_Task brief_
Return exactly the span of lines in the following data that opens with the line containing "Uit den schat des woords - 67e jaargang" and closes with the line containing "Crema Decolorante 6%". Include nothing else.

_Information provided_
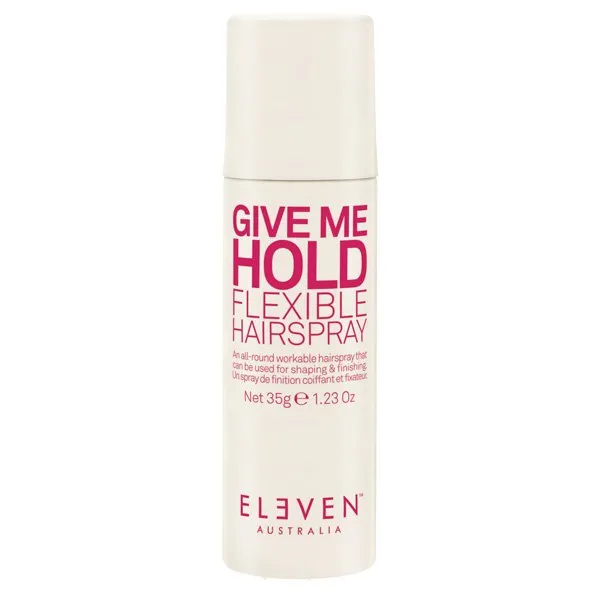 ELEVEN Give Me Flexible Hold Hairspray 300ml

---

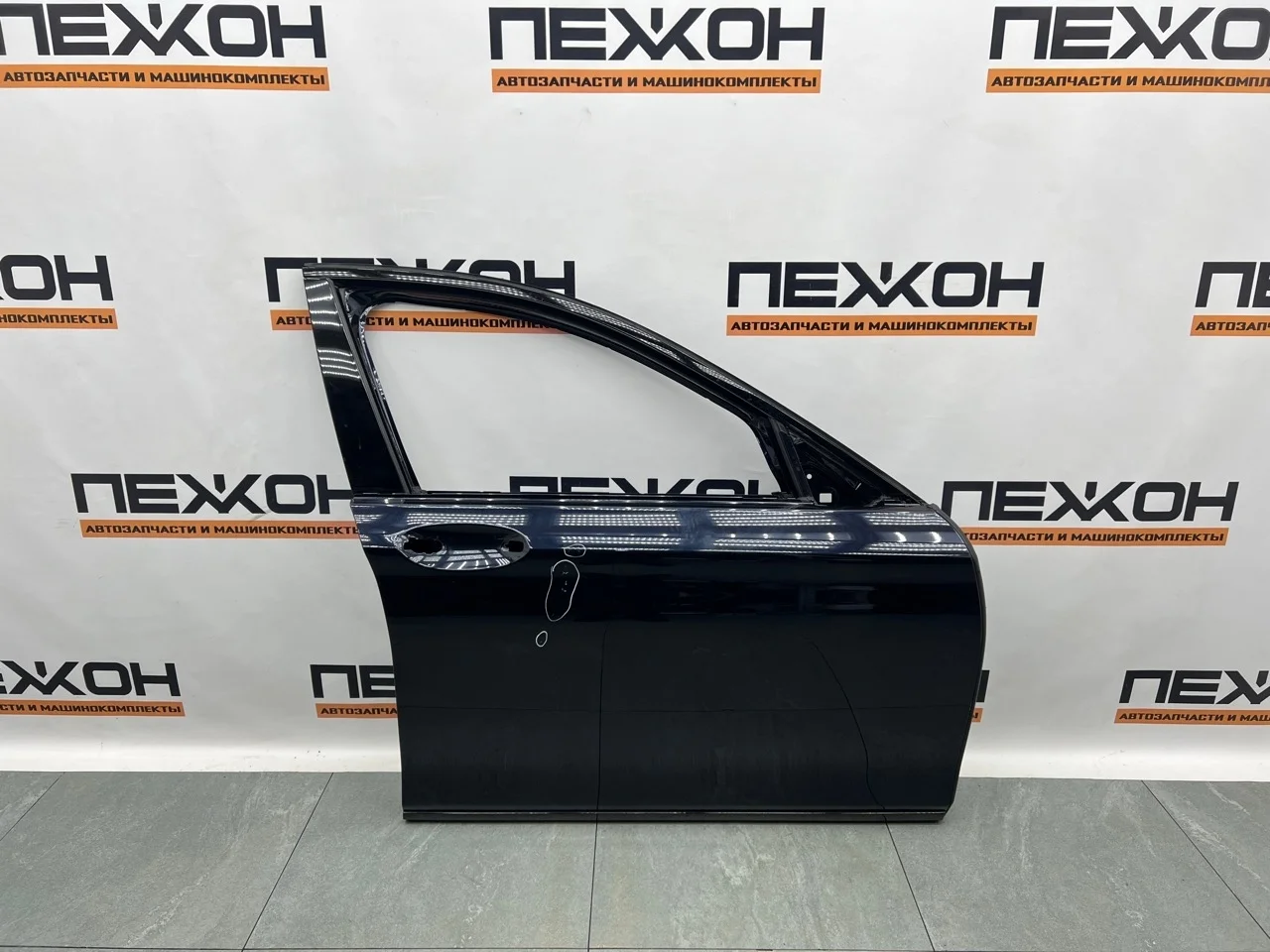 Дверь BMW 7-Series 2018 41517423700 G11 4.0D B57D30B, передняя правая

* * *

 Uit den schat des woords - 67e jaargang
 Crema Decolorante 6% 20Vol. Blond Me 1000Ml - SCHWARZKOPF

_Solution for this task_
 Uit den schat des woords - 67e jaargang
 Crema Decolorante 6% 20Vol. Blond Me 1000Ml - SCHWARZKOPF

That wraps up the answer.